Editoriale Congo Attualità n. 188 – A cura della Rete Pace per il Congo
Una caratteristica della magia è quella di far comparire o scomparire oggetti (fazzolettini, palline …) o simpatici animaletti (coniglietti, colombine …). A quanto pare, l’arte della magia è praticata anche nei vertici più alti del potere, addirittura all’interno del Palazzo di vetro dell’Onu, à New York, sede del Consiglio di Sicurezza. Non è affatto difficile dimostrarlo.
Il 23 luglio, il portavoce del Dipartimento di Stato americano, Jen Psaki, aveva dichiarato che «gli Stati Uniti esigono che il Ruanda metta immediatamente fine ad ogni forma di aiuto all’M23 e che ritiri il suo personale militare dall’est della RDCongo», precisando di «avere le prove dell’implicazione di ufficiali militari ruandesi». Una dichiarazione breve, semplice, ma chiara, completa e propositiva.

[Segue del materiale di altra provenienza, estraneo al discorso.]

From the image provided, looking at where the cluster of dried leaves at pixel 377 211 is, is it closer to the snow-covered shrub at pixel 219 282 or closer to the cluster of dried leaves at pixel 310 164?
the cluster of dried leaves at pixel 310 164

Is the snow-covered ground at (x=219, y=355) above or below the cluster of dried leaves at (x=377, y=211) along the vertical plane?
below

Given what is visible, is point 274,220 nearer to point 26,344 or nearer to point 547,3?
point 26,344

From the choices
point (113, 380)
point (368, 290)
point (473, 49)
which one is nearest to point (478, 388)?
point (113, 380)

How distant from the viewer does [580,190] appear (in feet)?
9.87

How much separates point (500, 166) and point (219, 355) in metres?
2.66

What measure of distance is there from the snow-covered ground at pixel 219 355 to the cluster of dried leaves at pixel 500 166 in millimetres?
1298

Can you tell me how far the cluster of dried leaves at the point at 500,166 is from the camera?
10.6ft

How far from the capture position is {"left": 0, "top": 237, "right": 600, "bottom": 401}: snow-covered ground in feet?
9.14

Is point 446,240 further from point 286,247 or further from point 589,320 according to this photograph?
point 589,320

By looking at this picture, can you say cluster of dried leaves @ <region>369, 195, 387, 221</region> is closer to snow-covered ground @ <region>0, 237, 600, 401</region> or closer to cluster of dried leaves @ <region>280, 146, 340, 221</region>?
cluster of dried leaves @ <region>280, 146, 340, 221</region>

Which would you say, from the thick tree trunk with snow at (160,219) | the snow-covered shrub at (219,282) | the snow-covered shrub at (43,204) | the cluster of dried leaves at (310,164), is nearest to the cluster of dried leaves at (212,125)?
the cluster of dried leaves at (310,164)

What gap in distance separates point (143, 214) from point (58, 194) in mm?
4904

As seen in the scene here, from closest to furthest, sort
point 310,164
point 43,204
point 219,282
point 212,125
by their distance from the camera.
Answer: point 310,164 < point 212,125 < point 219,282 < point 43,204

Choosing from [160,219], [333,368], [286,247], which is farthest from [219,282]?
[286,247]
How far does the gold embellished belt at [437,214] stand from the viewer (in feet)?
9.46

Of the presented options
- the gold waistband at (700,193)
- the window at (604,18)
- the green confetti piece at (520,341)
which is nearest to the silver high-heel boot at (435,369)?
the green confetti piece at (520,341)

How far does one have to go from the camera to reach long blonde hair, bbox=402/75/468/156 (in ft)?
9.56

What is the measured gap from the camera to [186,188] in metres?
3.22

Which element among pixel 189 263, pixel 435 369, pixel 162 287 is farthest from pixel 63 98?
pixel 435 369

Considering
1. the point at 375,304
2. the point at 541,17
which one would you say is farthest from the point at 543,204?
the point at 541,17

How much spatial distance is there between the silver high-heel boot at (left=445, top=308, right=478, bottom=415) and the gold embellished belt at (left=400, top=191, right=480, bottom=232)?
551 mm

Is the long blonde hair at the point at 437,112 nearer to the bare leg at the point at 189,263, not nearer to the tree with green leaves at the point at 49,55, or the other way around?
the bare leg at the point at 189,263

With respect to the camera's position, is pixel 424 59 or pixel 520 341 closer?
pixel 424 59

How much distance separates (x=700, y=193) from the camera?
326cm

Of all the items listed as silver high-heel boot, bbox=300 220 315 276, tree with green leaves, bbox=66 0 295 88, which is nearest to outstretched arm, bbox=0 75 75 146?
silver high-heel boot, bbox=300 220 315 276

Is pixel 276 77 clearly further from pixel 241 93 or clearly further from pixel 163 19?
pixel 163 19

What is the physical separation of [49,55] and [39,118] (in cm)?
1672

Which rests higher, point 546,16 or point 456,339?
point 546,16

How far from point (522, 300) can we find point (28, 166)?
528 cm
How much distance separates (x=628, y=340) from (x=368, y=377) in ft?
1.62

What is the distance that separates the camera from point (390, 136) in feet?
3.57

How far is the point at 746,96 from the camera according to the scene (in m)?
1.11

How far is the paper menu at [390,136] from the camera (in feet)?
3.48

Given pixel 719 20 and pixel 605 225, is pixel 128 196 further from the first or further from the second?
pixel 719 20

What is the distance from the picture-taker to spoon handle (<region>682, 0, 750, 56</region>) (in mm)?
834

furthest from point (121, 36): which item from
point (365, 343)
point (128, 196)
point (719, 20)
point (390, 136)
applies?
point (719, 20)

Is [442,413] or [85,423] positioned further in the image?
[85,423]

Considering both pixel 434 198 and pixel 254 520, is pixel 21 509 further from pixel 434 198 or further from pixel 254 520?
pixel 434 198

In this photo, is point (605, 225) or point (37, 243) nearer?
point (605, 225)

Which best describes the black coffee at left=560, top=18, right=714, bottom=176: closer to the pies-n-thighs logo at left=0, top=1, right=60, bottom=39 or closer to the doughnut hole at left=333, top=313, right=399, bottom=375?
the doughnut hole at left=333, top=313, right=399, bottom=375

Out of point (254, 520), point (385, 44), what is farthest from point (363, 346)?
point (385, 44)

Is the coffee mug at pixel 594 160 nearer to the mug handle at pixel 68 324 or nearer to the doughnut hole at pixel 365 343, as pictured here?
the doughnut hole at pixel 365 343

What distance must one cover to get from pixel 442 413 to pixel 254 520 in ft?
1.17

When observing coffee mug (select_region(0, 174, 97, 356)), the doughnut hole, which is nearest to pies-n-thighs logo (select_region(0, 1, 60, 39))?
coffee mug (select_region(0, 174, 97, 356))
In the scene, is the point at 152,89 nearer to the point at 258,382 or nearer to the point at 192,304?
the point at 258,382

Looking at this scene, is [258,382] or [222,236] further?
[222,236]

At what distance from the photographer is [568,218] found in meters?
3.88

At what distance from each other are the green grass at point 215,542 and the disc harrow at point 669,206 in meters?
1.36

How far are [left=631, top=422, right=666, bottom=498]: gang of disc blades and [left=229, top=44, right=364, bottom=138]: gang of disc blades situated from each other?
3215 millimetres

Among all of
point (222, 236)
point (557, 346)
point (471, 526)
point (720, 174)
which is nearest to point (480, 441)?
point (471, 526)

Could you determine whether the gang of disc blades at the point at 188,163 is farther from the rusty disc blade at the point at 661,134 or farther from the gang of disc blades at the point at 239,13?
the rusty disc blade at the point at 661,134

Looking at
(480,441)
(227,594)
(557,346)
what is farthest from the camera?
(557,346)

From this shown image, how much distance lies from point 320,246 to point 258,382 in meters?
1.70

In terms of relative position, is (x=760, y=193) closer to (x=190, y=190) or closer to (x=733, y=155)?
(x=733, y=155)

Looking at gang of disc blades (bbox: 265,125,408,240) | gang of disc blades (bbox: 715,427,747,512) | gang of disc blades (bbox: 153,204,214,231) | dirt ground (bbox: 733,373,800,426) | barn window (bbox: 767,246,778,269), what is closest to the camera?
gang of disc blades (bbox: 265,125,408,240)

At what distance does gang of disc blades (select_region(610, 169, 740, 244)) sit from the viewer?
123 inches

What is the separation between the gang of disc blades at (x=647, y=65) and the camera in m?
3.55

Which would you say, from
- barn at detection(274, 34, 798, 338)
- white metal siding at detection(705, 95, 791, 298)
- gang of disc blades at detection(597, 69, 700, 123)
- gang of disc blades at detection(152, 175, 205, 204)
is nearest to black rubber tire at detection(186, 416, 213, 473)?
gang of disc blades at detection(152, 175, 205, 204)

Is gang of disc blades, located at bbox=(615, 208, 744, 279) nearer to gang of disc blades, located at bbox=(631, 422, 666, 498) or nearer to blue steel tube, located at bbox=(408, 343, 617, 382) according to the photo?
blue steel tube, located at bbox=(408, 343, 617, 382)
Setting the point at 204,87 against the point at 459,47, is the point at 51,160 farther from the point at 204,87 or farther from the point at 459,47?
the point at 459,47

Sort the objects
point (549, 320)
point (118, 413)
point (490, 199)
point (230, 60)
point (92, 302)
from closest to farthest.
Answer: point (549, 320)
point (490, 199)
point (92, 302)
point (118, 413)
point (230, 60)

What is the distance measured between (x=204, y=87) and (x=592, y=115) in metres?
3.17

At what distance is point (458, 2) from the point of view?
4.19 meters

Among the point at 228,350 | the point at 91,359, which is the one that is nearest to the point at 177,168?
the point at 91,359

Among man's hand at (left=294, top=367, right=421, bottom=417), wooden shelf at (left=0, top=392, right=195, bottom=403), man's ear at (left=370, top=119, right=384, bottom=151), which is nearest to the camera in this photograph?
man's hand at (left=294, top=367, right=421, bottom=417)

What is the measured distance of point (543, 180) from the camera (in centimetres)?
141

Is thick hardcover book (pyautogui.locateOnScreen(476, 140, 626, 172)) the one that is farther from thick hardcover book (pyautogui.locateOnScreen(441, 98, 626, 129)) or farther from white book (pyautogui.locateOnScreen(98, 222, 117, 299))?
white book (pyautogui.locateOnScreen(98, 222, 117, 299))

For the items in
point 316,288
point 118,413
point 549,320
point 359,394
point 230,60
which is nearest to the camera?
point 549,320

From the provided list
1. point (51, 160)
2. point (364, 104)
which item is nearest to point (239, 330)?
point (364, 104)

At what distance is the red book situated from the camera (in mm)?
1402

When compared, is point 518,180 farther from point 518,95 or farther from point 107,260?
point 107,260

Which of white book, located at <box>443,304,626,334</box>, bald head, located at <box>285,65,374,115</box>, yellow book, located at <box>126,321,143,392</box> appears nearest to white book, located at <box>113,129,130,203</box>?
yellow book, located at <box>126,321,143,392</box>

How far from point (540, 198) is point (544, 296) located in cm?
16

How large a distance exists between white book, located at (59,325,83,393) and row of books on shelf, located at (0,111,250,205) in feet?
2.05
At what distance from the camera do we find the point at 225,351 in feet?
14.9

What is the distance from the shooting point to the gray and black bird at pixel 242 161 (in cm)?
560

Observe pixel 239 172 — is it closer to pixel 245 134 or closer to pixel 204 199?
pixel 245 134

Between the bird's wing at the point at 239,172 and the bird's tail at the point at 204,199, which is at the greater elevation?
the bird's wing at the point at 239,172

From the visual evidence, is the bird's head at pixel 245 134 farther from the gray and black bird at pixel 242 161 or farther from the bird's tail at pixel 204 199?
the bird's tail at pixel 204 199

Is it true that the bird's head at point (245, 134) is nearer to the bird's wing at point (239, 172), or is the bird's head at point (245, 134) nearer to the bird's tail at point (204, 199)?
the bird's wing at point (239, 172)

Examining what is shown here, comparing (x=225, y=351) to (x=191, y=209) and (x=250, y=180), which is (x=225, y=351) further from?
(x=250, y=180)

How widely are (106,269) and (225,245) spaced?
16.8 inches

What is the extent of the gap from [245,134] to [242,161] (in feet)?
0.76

Il 25 luglio, appena due giorni dopo, il Consiglio di Sicurezza dell’Onu si è riunito a New York per trattare della situazione in cui si trova attualmente la Repubblica Democratica del Congo (RDCongo). La riunione era presieduta dallo stesso John Kerry, Segretario di Stato degli Stati Uniti e presidente di turno del Consiglio stesso. Ci si aspettava che il Consiglio avanzasse sulla via tracciata da Jen Psaki, ma così non è stato. Ancora una volta, il Consiglio si è limitato a semplici dichiarazioni di intenti nei confronti dei “vari Paesi della Regione” implicati nella crisi dell’est della RDCongo, invitandoli a “cessare di sostenere i gruppi ribelli armati“.
Se Jen Psaki aveva osato citare espressamente il nome del Ruanda come Paese aggressore implicato nella crisi dell’est della RDCongo e aveva esigito che ritirasse il suo personale militare (truppe dell’esercito regolare ruandese), John Kerry si è limitato a distribuire cartellini gialli a tutti, equiparando l’aggressore alla vittima e mettendo sullo stesso piano il Ruanda, che invia le sue truppe regolari sul suolo congolese, e la RDCongo, che deve invece soffrire le conseguenze dello spirito bellicista del suo vicino.
L’atto magico è riuscito alla perfezione: il coniglietto che Jen Psaki aveva fatto uscire dal cilindro, John Kerry l’ha rimesso dentro.
Con questo trucco, il Segretario Generale dell’Onu, Ban Ki-moon, ha potuto facilmente abbandonare la strada maestra indicata da Jen Psaki, per prendere la scabrosa e rischiosa scorciatoia dei negoziati di Kampala tra il governo congolese e l’M23.
Ma il ministro degli esteri congolese, Raymond Tshibanda, è stato chiaro: «rimaniamo attivamente implicati nei colloqui di Kampala», però «con la nostra esperienza degli accordi conclusi nel 2003, 2006 e 2009 con i ribelli, la maggior parte dei quali sono stati ora riciclati nell’M23, non siamo disposti a firmare un accordo che, consacrando l’impunità e il reinserimento nelle forze armate di persone sottoposte a procedure giudiziarie o a sanzioni internazionali, getterebbe le basi di una nuova violazione della pace … La RDCongo non cederà mai a nessuno alcun centimetro quadrato del suo territorio o una parte della sua sovranità sulle proprie ricchezze, anche se rimane disponibile a firmare un patto per la pace, la stabilità e lo sviluppo nella regione».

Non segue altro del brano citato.